Aim of the exercise
The lines to copy are those in the records below that hold the word "switch".

----- Records provided -----

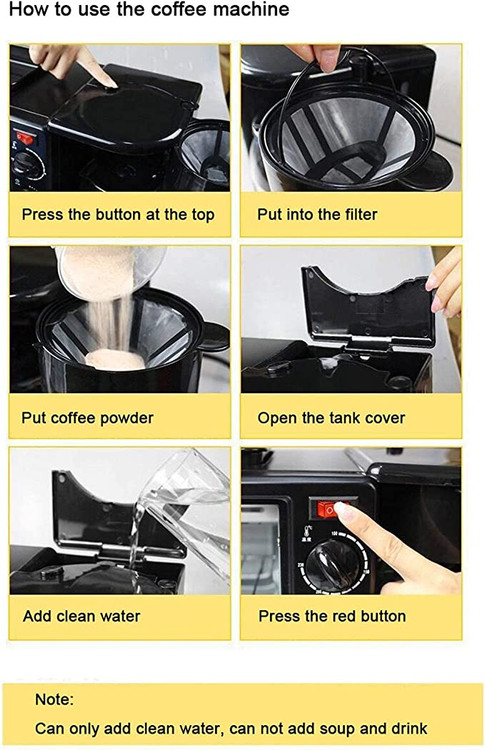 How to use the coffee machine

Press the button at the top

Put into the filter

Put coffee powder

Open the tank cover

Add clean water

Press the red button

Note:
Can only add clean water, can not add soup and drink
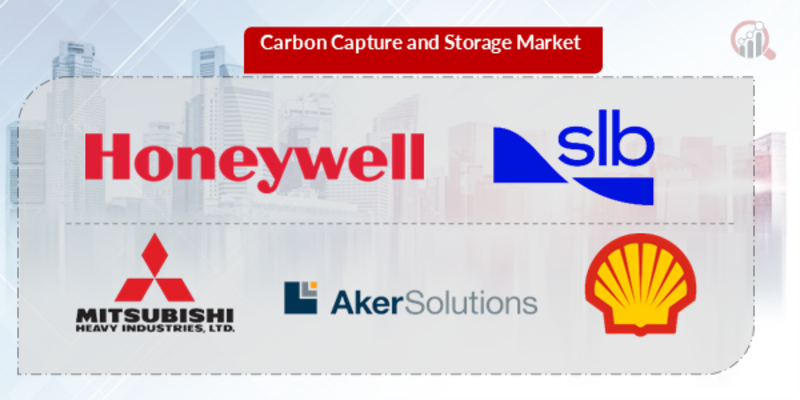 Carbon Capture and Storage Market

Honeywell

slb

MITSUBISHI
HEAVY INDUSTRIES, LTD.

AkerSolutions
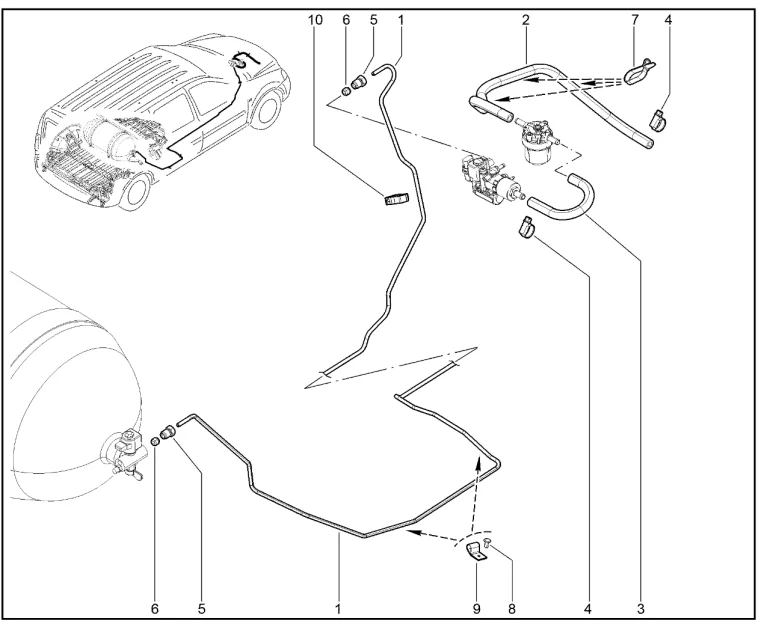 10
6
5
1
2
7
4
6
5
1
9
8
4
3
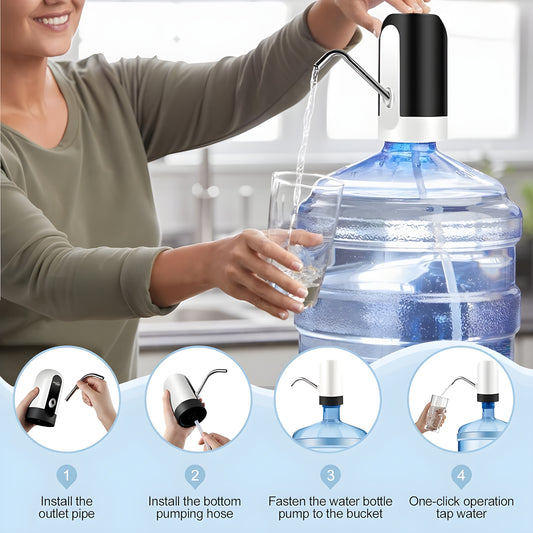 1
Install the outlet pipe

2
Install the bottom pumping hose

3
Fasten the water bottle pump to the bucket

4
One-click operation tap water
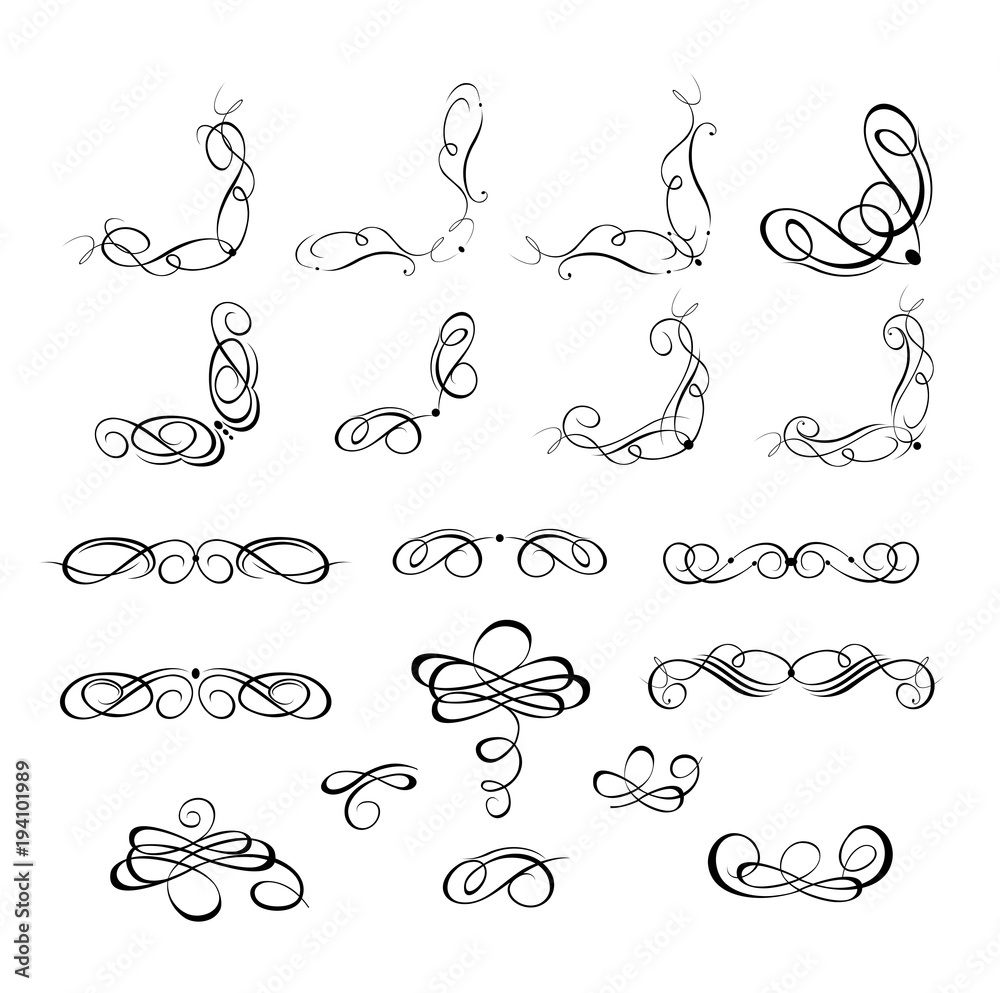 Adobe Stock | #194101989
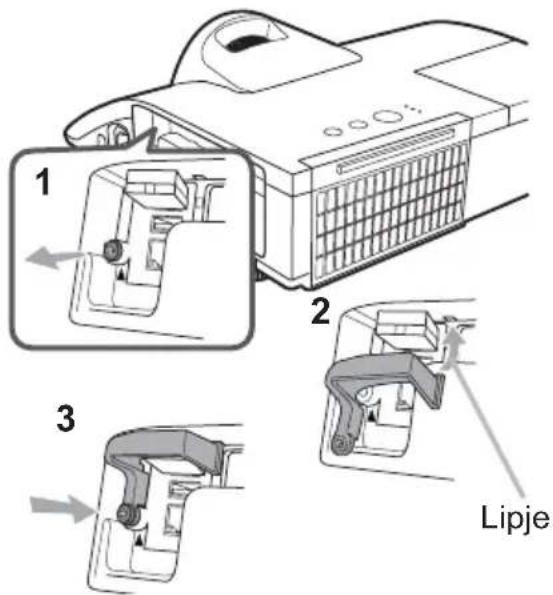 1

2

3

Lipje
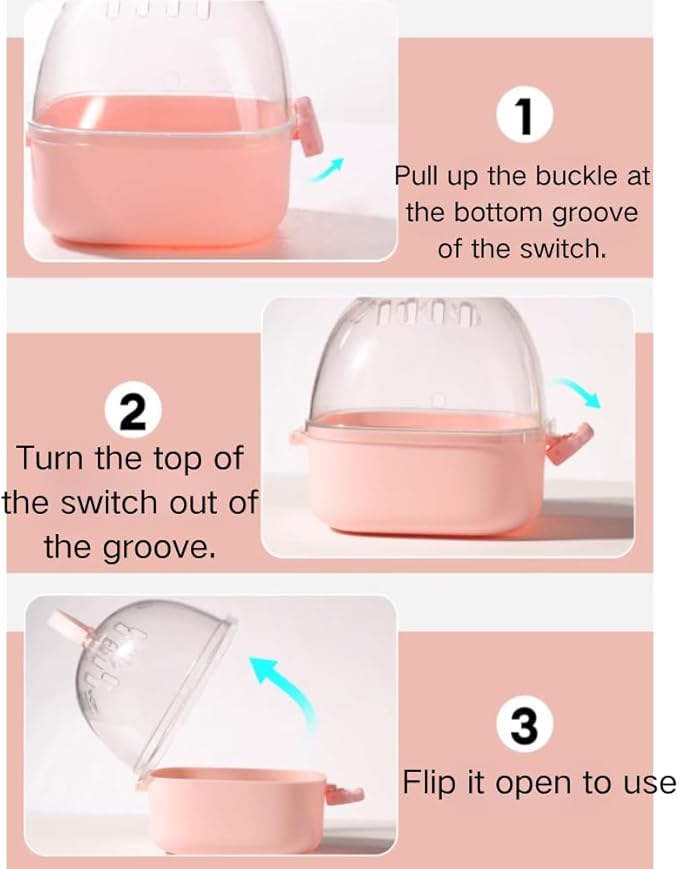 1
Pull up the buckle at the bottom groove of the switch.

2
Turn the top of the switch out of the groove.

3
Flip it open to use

-----

Exercise result
Pull up the buckle at the bottom groove of the switch.
Turn the top of the switch out of the groove.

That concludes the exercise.